Still holding my hand, he ducked into the nearest produce booth, then grabbed a paper sack.
“Let’s tackle one request at a time. How many tomatoes?”
“Three.”
Once that task was done, he led me to the craft booth, where he bought Mom’s gift, then steered me out of the worst of the crowd. We’d walked from my condo, but the drizzle had turned into a cold rain, so he hailed a cab and gave the driver an address I didn’t know. “Where are we going?” I asked.
“My place. It’s a little closer.”
“Oh.” I wasn’t sure what to make of this development. Most of the precious little time we’d spent together was either at my condo or a restaurant. “Why?”
“Why not?” He leaned in to kiss my cheek, and then took my hand. It was such a boyfriend move—
tender and sweet and totally swoon-worthy.
I couldn’t stop myself from asking, “Are we . . . you know . . . like Facebook official?”
“Is that what you want?” His sexy-slow grin melted the last of my resolve not to get too close. His white teeth contrasted against his dark stubble. If he hadn’t been a male escort, he could have easily been a model. Was it wrong of me to wish he’d chosen that route?

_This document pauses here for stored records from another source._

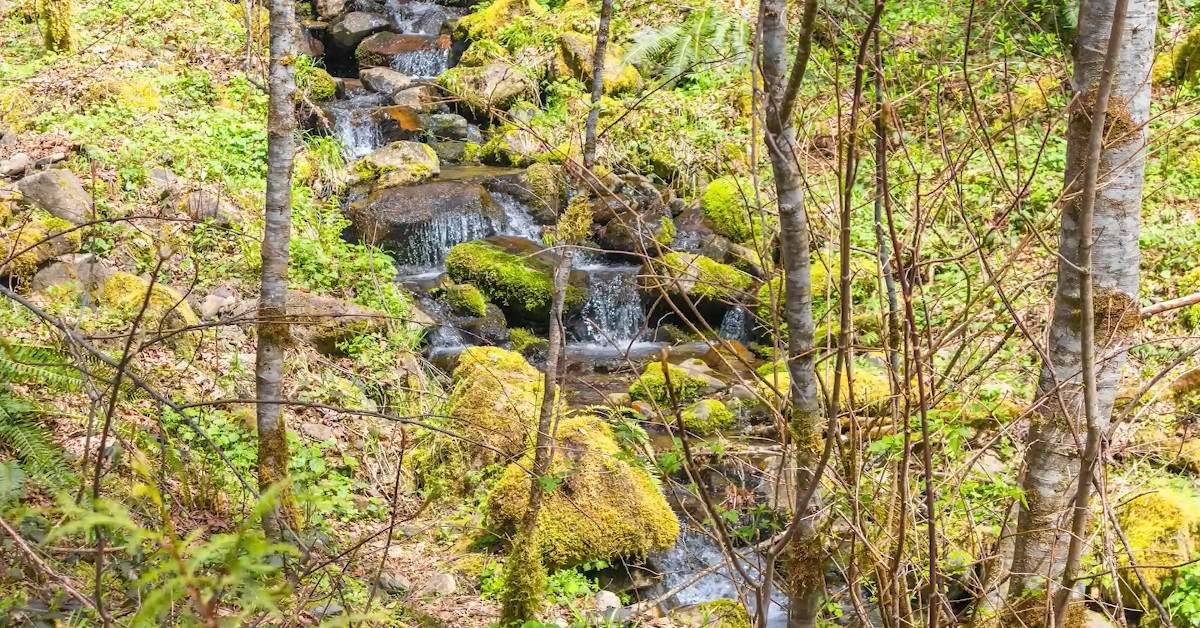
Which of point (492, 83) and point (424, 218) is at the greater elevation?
point (492, 83)

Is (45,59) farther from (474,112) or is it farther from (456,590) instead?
(456,590)

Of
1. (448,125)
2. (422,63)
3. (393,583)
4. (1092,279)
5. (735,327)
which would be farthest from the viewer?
(422,63)

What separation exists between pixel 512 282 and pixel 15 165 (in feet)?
15.8

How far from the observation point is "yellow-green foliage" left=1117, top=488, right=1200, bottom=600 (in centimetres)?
484

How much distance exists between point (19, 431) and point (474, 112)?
423 inches

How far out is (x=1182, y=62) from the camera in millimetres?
9562

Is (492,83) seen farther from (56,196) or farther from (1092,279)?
(1092,279)

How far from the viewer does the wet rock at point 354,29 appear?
1490 centimetres

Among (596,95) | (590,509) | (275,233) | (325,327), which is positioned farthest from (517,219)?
(275,233)

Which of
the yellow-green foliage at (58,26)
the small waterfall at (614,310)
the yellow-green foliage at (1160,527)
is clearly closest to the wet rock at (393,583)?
the yellow-green foliage at (1160,527)

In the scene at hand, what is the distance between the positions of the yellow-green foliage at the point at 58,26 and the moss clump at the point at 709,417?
8.61 m

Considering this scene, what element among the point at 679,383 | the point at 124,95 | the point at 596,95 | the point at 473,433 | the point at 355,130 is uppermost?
the point at 124,95

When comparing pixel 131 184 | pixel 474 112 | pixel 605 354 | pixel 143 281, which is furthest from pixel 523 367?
pixel 474 112

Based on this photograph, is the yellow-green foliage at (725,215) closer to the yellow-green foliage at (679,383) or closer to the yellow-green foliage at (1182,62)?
the yellow-green foliage at (679,383)
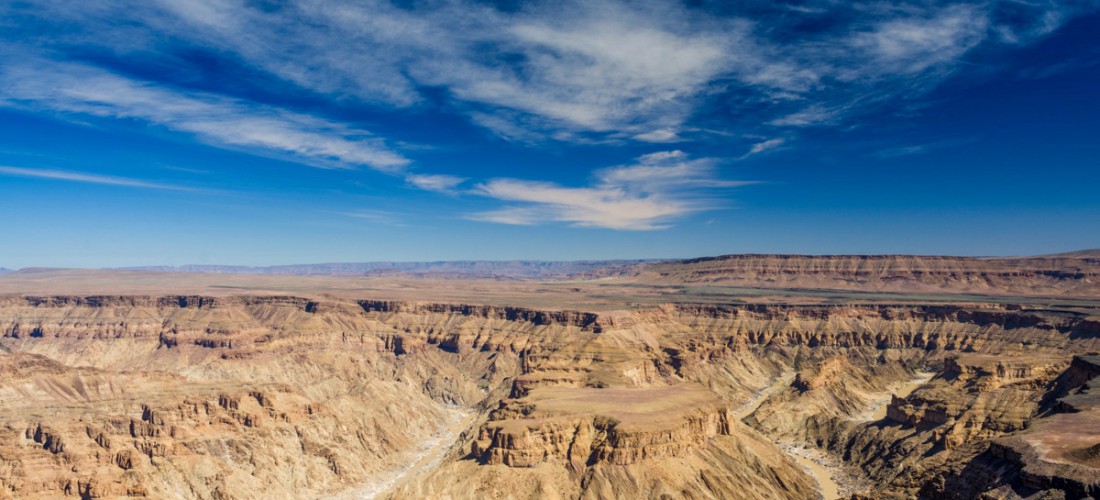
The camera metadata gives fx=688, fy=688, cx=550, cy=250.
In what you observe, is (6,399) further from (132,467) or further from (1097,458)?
(1097,458)

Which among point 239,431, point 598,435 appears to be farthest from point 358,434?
point 598,435

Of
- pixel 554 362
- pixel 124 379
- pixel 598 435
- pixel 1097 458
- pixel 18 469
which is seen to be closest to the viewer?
pixel 1097 458

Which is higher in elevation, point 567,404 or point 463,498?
point 567,404

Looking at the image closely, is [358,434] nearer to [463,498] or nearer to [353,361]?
[463,498]

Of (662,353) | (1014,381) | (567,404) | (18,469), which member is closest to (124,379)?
(18,469)

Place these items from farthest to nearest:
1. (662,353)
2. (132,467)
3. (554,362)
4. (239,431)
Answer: (662,353), (554,362), (239,431), (132,467)

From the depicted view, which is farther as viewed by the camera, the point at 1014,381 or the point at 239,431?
the point at 1014,381

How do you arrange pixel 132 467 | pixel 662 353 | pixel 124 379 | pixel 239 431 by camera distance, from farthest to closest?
pixel 662 353 → pixel 124 379 → pixel 239 431 → pixel 132 467

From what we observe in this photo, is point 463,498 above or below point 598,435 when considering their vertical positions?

I nodded, but bowed my head. Of course that’s what I wanted, but like the carbs I’d been eating too much of since meeting him, I knew he wasn’t good for me.
“Okay, then. Done.”
“What about tonight?” the realist in me couldn’t help but ask. That morning, he’d told me he was taking a new client to an LA movie premiere. I didn’t know the woman’s name, but I hated her.
“Stop.” He bracketed my face with his big hands and kissed me breathless. “Do you really want to mar this momentous occasion with a fight?”
“I’m not fighting, Nathan. I just can’t stand sharing you.”
“Good, because you’re not. How many times do I have to tell you that my clients get handshakes and an occasional hug—that’s it. Most are old enough to be my mother, and far from being attracted to them, across the board, I feel sorry for them. I promise, as soon as I’ve made enough cash to reimburse Uma, then set a little back for rainy days and college, I’m done.” He’d repeated this speech at least a dozen times, so why couldn’t I believe him?
His apartment reminded me of a posh hotel suite—filled with antiques and pricey oil paintings and herringboned hardwood floors so glossy that they’d be great fun to skate on wearing just socks.
“Let’s get you dried off.” He grabbed my index finger, towing me toward his bedroom, and then his master bath, which featured a soaking tub large enough for three or four guests.
“I’m fine.”
“Obviously, you’re not, or you wouldn’t have scowled your way through the farmers market. Change into a pair of my PJ bottoms and a T-shirt, then we’ll raid the fridge and make a pros-and-cons list about all things finding your daughter. Sound good?”